Use the `@test_case` decorator to create comprehensive test suites. Our [test examples](https://github.com/tensorsearchcom/rebel/example/openrouter/openrouter/tests) show various patterns:


```python
from rebel import test_case
from rebel.models import Message, RoleEnum, TestGroup, RetryParams, ParameterGrid

@test_case(
    messages=[Message(role=RoleEnum.user, content="Test query")],
    tags=["accuracy", "basic"],
    api_params={"temperature": 0.7},
    param_grid=ParameterGrid(parameters={"max_tokens": [100, 200, 500]})
)
def test_comprehensive_evaluation():
    # Multiple test groups with different configurations
    yield TestGroup(
        metrics=[AccuracyMetric()],
        retry_params=RetryParams(count=3, aggregation_strategy="mean"),
        tags=["primary"]
    )
    
    yield TestGroup(
        metrics=[LatencyMetric()],
        retry_params=RetryParams(count=5, aggregation_strategy="median"),
        tags=["performance"]
    )
```

### Test Organization Features

- **Parameter Grids**: Automatic test expansion across parameter combinations
- **Retry Mechanisms**: Configurable retry counts with aggregation strategies (mean, min, max, median)
- **Tagging System**: Flexible test filtering and organization
- **Expected Outputs**: Optional ground truth specification for comparison

## DeepEval Integration

### Integrate DeepEval Metrics


Extend `DeepevalMetric` to use DeepEval's advanced evaluation capabilities.

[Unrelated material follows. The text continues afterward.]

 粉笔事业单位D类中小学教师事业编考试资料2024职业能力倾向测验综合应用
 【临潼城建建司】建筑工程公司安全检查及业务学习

Check out our [China Alignment Metric example](https://github.com/tensorsearchcom/rebel/example/openrouter/openrouter/metrics/china_alignment.py) for a complete implementation:

```python
from rebel.deepeval.metric import DeepevalMetric
from deepeval.metrics import GEval
from deepeval.test_case import LLMTestCaseParams

class MyDeepevalMetric(DeepevalMetric):
    threshold: float = 0.7
    
    def get_name(self):
        return "My DeepEval Metric"
    
    def get_deepeval_metric(self):
        return GEval(
            name="Custom Evaluation",
            criteria="Evaluate response quality and accuracy",
            evaluation_steps=[
                "Check factual accuracy",
                "Assess response completeness",
                "Verify appropriate tone"
            ],
            evaluation_params=[LLMTestCaseParams.INPUT, LLMTestCaseParams.ACTUAL_OUTPUT],
            threshold=self.threshold,
            model=self.judge_llm
        )
```

### Judge Model Configuration

Configure your judge models using the DeepEval client:

```python
from rebel.deepeval.client import OpenAIClientLLM

judge_config = {
    "model": "gpt-4",
    "api_key": "your-key",
    "base_url": "https://api.openai.com/v1",
    "temperature": 0.1
}

judge_llm = OpenAIClientLLM(judge_config)
```

## Results

### Investigate Test Results

REBEL generates comprehensive JSON reports with detailed execution metadata:

```json
{
  "metadata": {
    "timestamp": "20250722_113301",
    "total_test_cases": 18
  },
  "test_cases": [
    {
      "name": "test_example_[]",
      "actual_outputs": [
        {
          "output": "Response text",
          "execution_time": 0.625
        }
      ],
      "evaluation_results": [
        {
          "score": 0.85,
          "verdict": "passed",
          "reason": "High quality response"
        }
      ],
      "aggregated_result": {
        "score": 0.85,
        "verdict": "passed"
      }
    }
  ]
}
```

### Result Analysis Features

- **Individual Attempt Tracking**: Complete execution history for each retry
- **Aggregated Scores**: Statistical summaries based on configured strategies
- **Execution Metadata**: Performance metrics including response times
- **Detailed Reasoning**: Comprehensive failure analysis and success explanations
- **Structured Output**: Machine-readable JSON format for automated processing

Results are automatically organized by model name and timestamp in your specified output directory, enabling easy comparison and historical analysis.